Records supplied:
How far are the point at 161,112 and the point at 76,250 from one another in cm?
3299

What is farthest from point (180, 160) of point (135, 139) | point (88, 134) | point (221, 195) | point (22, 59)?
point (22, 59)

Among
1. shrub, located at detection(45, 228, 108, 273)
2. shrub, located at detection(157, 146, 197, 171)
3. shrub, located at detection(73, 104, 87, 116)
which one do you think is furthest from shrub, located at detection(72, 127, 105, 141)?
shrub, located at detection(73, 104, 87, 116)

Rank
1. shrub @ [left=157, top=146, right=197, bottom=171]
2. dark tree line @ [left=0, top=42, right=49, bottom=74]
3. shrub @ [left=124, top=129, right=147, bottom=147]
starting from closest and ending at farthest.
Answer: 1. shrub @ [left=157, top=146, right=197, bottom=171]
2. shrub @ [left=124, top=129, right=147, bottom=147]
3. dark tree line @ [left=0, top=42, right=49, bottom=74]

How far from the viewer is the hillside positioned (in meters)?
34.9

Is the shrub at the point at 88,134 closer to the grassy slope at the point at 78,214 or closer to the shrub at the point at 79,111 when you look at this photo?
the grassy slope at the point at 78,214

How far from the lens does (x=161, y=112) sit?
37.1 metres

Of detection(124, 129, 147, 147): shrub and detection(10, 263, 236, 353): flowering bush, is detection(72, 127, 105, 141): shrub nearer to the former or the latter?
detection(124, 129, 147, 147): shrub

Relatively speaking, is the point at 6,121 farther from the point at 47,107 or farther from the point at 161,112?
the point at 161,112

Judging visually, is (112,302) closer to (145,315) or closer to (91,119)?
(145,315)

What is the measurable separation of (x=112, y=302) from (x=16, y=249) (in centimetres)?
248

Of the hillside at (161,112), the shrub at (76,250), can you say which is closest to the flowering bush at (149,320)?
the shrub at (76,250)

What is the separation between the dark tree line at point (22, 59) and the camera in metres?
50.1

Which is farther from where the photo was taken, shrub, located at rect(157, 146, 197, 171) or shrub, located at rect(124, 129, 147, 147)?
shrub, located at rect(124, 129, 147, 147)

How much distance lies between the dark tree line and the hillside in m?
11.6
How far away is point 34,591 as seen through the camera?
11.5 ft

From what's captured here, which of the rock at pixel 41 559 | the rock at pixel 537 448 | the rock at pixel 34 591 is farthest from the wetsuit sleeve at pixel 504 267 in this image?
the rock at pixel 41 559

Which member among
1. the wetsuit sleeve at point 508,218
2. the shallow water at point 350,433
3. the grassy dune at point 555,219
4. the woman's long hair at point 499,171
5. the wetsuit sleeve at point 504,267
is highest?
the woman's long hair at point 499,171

What to work on:
Switch "hillside" to "ridge" throughout the records above and write out every line again, leaving all other text as it is.

Reply:
How far are the point at 161,112 and the point at 76,250 from one another in cm?
3299

What is farthest from point (180, 160) of point (135, 139) | point (88, 134) | point (221, 195) | point (22, 59)?
point (22, 59)

Among
1. shrub, located at detection(45, 228, 108, 273)
2. shrub, located at detection(157, 146, 197, 171)
3. shrub, located at detection(73, 104, 87, 116)
which one do you think is furthest from shrub, located at detection(72, 127, 105, 141)?
shrub, located at detection(73, 104, 87, 116)

Rank
1. shrub @ [left=157, top=146, right=197, bottom=171]
2. dark tree line @ [left=0, top=42, right=49, bottom=74]
3. shrub @ [left=124, top=129, right=147, bottom=147]
starting from closest and ending at farthest.
Answer: 1. shrub @ [left=157, top=146, right=197, bottom=171]
2. shrub @ [left=124, top=129, right=147, bottom=147]
3. dark tree line @ [left=0, top=42, right=49, bottom=74]

How far from the viewer is the ridge positioned (in meters)?
34.9

Is the shrub at the point at 88,134 closer to the grassy slope at the point at 78,214 or closer to the shrub at the point at 79,111 when you look at this photo?
the grassy slope at the point at 78,214

How far from the lens does (x=161, y=112) sit?
37.1 metres

Of detection(124, 129, 147, 147): shrub and detection(10, 263, 236, 353): flowering bush, is detection(72, 127, 105, 141): shrub nearer to the former or the latter?
detection(124, 129, 147, 147): shrub

Relatively speaking, is the point at 6,121 farther from the point at 47,107 or farther from the point at 161,112?
the point at 161,112

Judging visually, is (112,302) closer to (145,315) or closer to (91,119)?
(145,315)

What is the measurable separation of (x=112, y=302) from (x=16, y=249) (in centimetres)?
248

Of the ridge at (161,112), the shrub at (76,250), can you say which is closest to the flowering bush at (149,320)?
the shrub at (76,250)

What is the separation between the dark tree line at point (22, 59) and the camera in metres?
50.1

Which is farther from where the photo was taken, shrub, located at rect(157, 146, 197, 171) or shrub, located at rect(124, 129, 147, 147)?
shrub, located at rect(124, 129, 147, 147)

How much distance lies between the dark tree line and the ridge in m?
11.6
How far away is point 34,591 as seen through the camera?
11.5 ft

From what's captured here, which of the rock at pixel 41 559 | the rock at pixel 537 448 | the rock at pixel 34 591 is farthest from the wetsuit sleeve at pixel 504 267 in this image?
the rock at pixel 41 559

Which member among
1. the wetsuit sleeve at point 508,218
2. the shallow water at point 350,433
3. the grassy dune at point 555,219
4. the woman's long hair at point 499,171
5. the wetsuit sleeve at point 504,267
is highest?
the woman's long hair at point 499,171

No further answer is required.